**Request A:** Rewrite every line of the part of the listing that opens with the line containing "By how much" and runs through the end of the listing, adding 67 to each distance given in the answers.

**Quoted passage:**
Probabilistic Circuits

Probabilistic Circuits#

Unifying Probabilistic Modeling: There are various formalisms used for tractable probabilistic models. Probabilistic circuits offer a general and unified framework that can encompass these diverse approaches. This fosters a more cohesive understanding and facilitates advancements in the field. The main resource for this section is [CVVdB20].

Units#

Probabilistic Circuits describe computational graphs that can be used to represent probability distributions. The computational graphs are used to analyze the cost of answering queries.

Formally,

Definition 15 (Probabilistic Circuit)

A probabilistic circuit (PC) defined over variables $X$ is represented by a parameterized Directed Acyclic Graph (DAG) with a single root node $n_r$. Every leaf node in the DAG represents an input node that defines a primitive distribution over some variable $x \in X$. Every inner node $n$ is either a sum node or a product node, which merges the distributions encoded by its children, denoted $ch(n)$, to construct more complex distributions. The distribution represented by every node is defined recursively as:

\[\begin{align*} p_n(x) := \begin{cases} f_n(x) & \text{n is an input node,}\\ \prod_{c \in ch(n))} p_c(x) & \text{n is a product node }\\ \sum_{c \in ch(n))} \theta_{c, n} \cdot p_c(x) & \text{n is a sum node.} \end{cases} \end{align*}\]

where $f_n(x)$ is an univariate input distribution (e.g., Gaussian, Categorical), and $\theta_{n,c}$ denotes the parameter corresponding to edge $(n, c)$. Intuitively, sum nodes model mixtures of their input distributions, which require the mixture log_weights to be in the probability simplex: $\sum_{c \in ch(n)} \theta_{n,c} = 1$ and $\forall c \in ch(n), \theta_{n,c} \geq 0$. And product nodes build factorized distributions over their inputs. The size of a PC, denoted $|p|$, is the number of edges in its DAG. [LAB24]

Properties#

The cost of calculating the quantities described in Queries can now be described with respect to properties of the units in the circuit. While [CVVdB20] describes and proofs these properties in detail, I will give a brief overview here.

(Stored data entries)

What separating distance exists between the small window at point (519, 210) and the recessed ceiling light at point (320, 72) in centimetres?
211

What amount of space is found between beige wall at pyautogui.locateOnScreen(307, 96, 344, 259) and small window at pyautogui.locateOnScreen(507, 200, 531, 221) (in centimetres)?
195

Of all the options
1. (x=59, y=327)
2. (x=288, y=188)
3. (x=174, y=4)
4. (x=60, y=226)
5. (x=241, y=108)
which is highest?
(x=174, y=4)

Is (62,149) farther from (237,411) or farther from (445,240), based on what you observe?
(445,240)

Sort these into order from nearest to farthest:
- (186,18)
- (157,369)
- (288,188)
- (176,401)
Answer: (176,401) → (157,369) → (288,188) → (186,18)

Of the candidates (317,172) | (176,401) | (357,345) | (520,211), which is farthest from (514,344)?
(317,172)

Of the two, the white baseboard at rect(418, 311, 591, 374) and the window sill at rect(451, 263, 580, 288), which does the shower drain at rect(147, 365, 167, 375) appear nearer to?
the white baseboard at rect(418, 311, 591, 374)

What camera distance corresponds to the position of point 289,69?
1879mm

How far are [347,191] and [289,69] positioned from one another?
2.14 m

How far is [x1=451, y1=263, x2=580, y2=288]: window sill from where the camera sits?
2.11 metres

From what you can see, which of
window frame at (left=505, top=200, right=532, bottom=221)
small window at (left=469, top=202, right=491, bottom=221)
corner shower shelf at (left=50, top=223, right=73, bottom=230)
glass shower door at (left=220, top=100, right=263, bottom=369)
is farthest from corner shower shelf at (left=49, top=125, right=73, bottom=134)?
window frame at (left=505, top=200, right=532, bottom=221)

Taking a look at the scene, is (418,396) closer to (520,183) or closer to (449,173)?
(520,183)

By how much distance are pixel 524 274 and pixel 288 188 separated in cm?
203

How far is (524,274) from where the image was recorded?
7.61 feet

**Request B:** Edit the passage on probabilistic circuits above by rewriting the part that opens with the words "where $f_n(x)$ is" and closes with "brief overview here.", replacing "product nodes" with "multiplicative nodes".

**Correct result A:**
By how much distance are pixel 524 274 and pixel 288 188 separated in cm?
270

How far is (524,274) from where the image was recorded?
74.61 feet

**Correct result B:**
where $f_n(x)$ is an univariate input distribution (e.g., Gaussian, Categorical), and $\theta_{n,c}$ denotes the parameter corresponding to edge $(n, c)$. Intuitively, sum nodes model mixtures of their input distributions, which require the mixture log_weights to be in the probability simplex: $\sum_{c \in ch(n)} \theta_{n,c} = 1$ and $\forall c \in ch(n), \theta_{n,c} \geq 0$. And multiplicative nodes build factorized distributions over their inputs. The size of a PC, denoted $|p|$, is the number of edges in its DAG. [LAB24]

Properties#

The cost of calculating the quantities described in Queries can now be described with respect to properties of the units in the circuit. While [CVVdB20] describes and proofs these properties in detail, I will give a brief overview here.